## WHAT THE TASK REQUIRES
Turn the lines from the one holding "Nike Dunk Low" through the one holding "Nissan Leaf Рідна фарба!", both included, into a Markdown table with the columns No. and Caption, skipping any blank lines. Leave the pictures out.

## DATA SUPPLIED
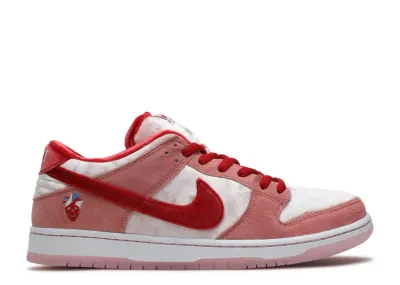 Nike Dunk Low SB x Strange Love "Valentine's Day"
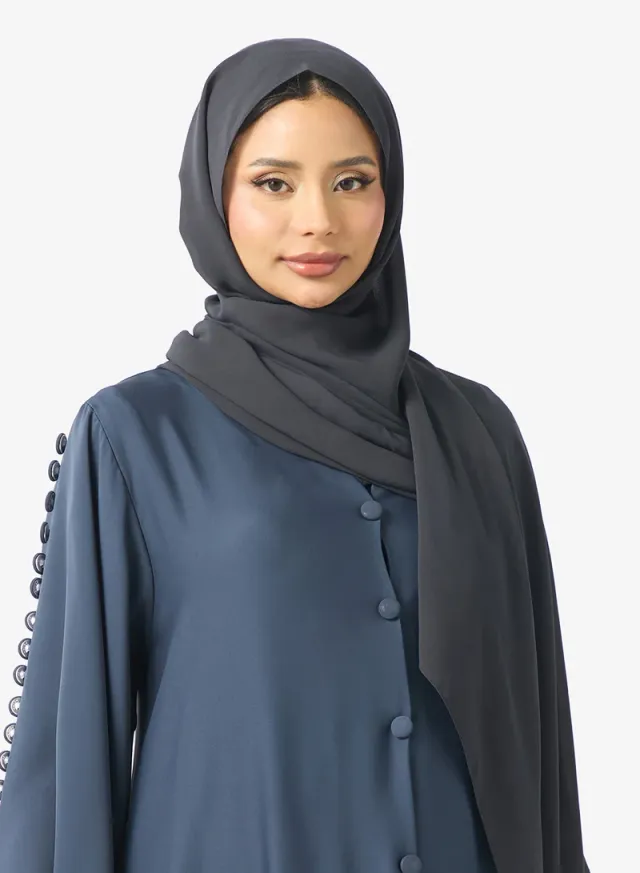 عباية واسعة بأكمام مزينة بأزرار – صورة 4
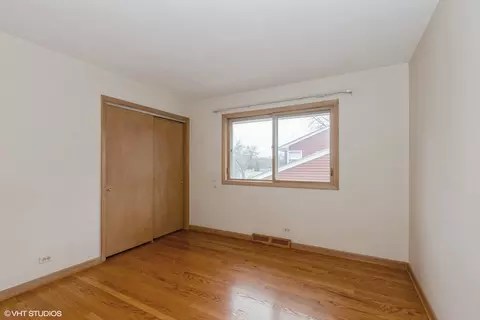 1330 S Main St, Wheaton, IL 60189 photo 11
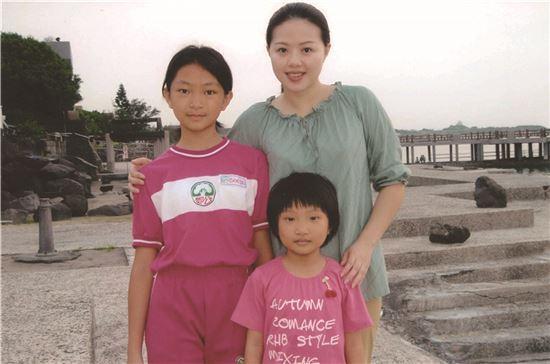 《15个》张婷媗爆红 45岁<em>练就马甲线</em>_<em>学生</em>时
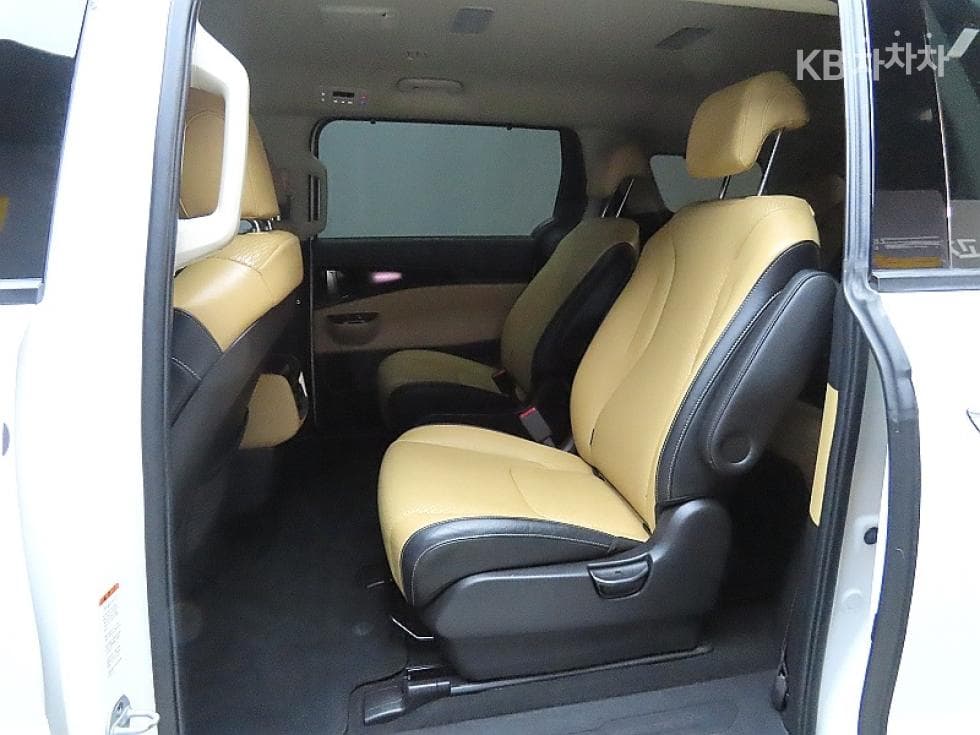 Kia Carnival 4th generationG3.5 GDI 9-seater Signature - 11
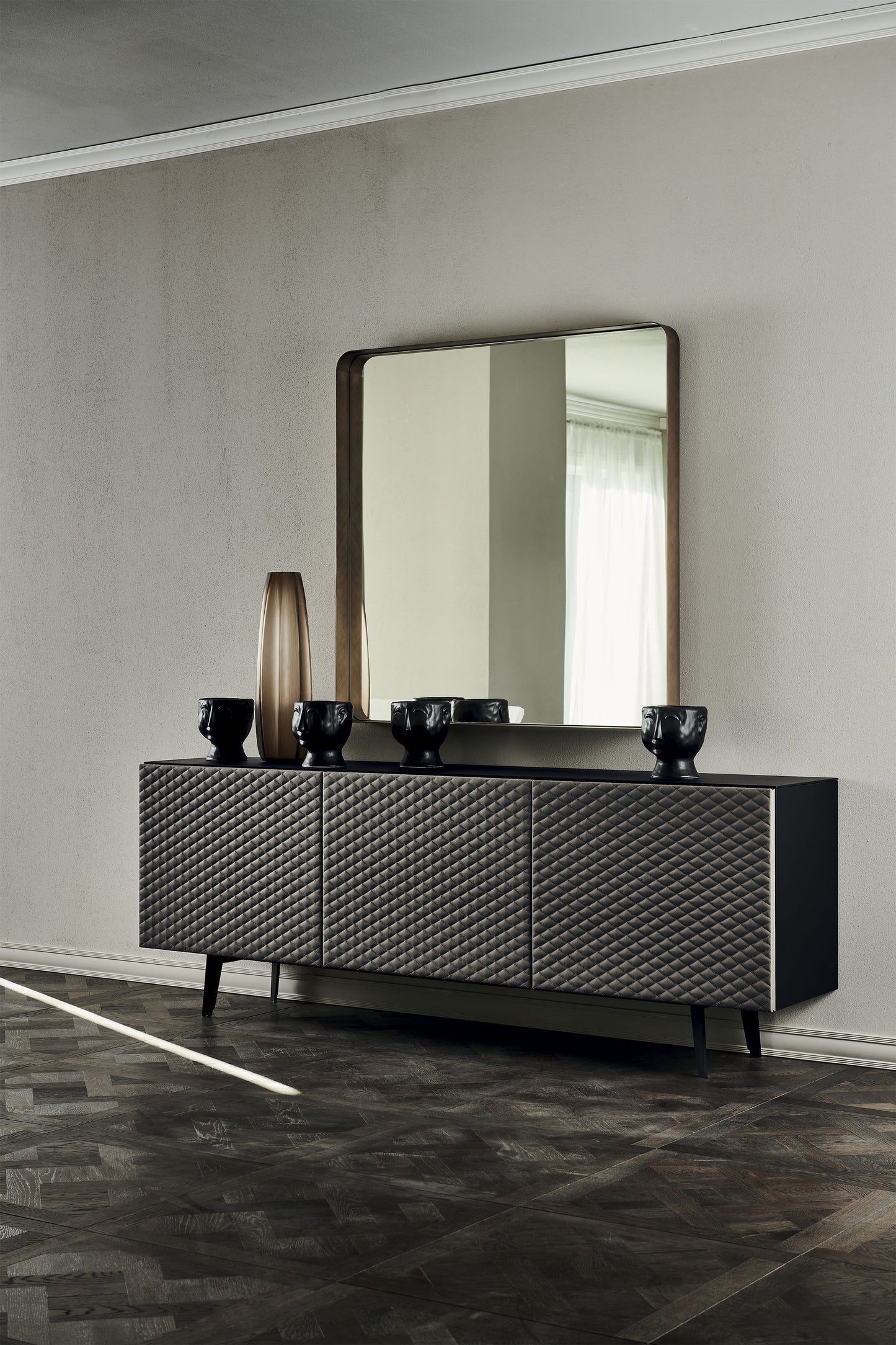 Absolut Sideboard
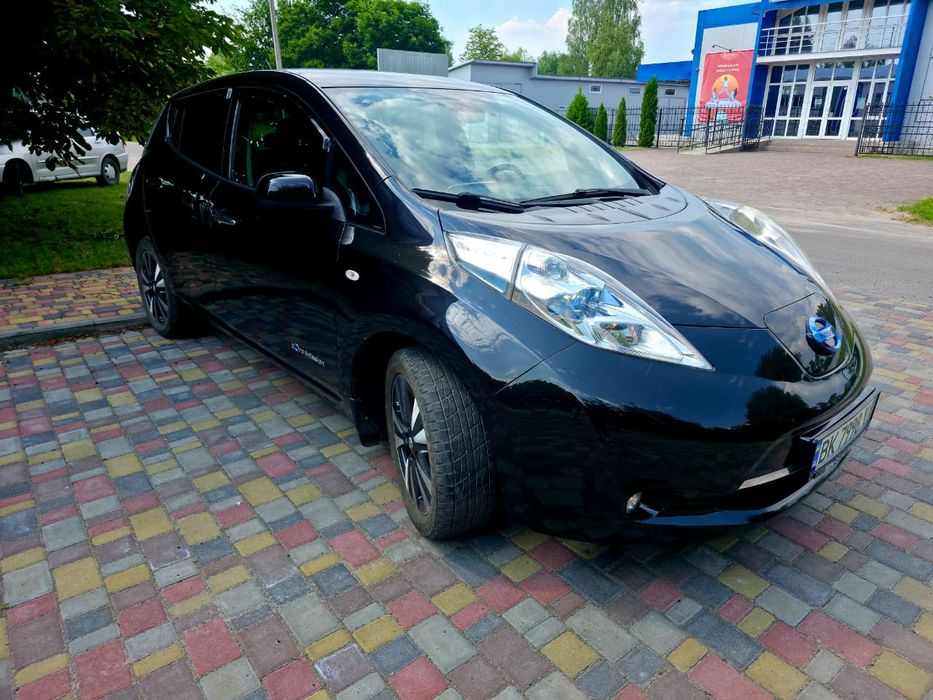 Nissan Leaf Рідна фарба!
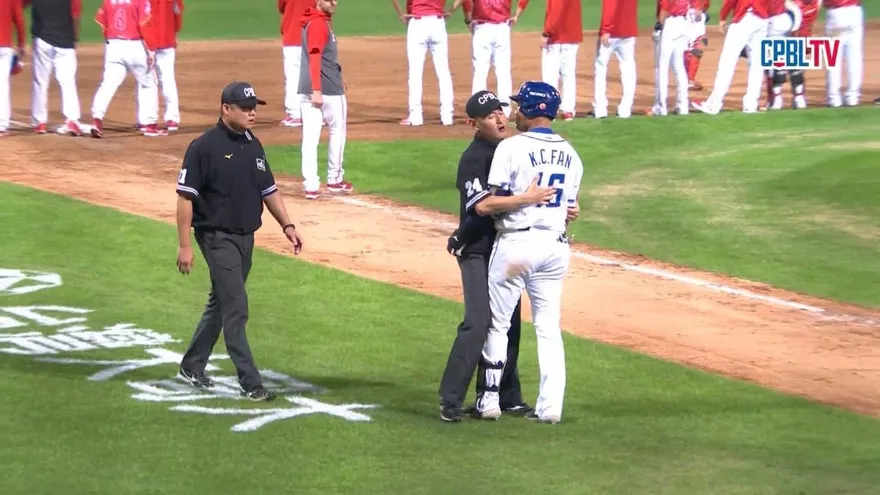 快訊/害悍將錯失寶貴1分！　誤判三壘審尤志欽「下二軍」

==

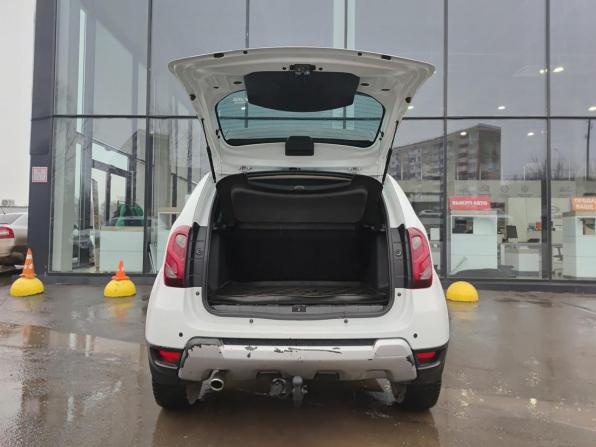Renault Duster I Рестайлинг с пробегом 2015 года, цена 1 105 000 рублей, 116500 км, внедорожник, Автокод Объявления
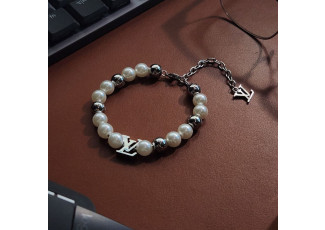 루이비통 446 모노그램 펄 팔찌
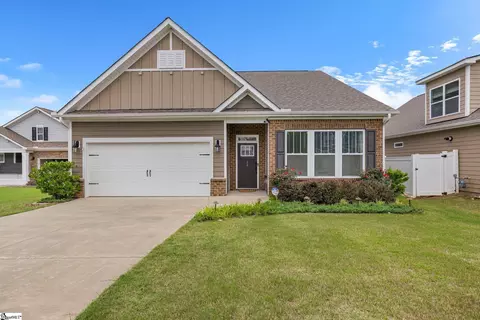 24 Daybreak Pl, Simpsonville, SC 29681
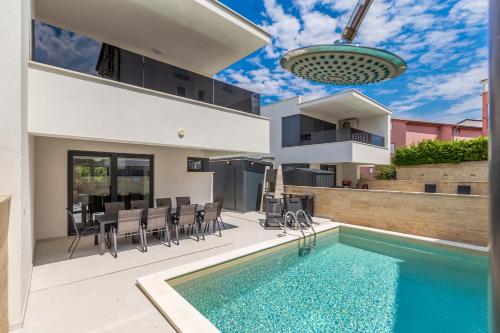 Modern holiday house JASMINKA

## SOLVED EXERCISE
| No. | Caption |
|---|---|
| 1 |  Nike Dunk Low SB x Strange Love "Valentine's Day" |
| 2 |  عباية واسعة بأكمام مزينة بأزرار – صورة 4 |
| 3 |  1330 S Main St, Wheaton, IL 60189 photo 11 |
| 4 |  《15个》张婷媗爆红 45岁<em>练就马甲线</em>_<em>学生</em>时 |
| 5 |  Kia Carnival 4th generationG3.5 GDI 9-seater Signature - 11 |
| 6 |  Absolut Sideboard |
| 7 |  Nissan Leaf Рідна фарба! |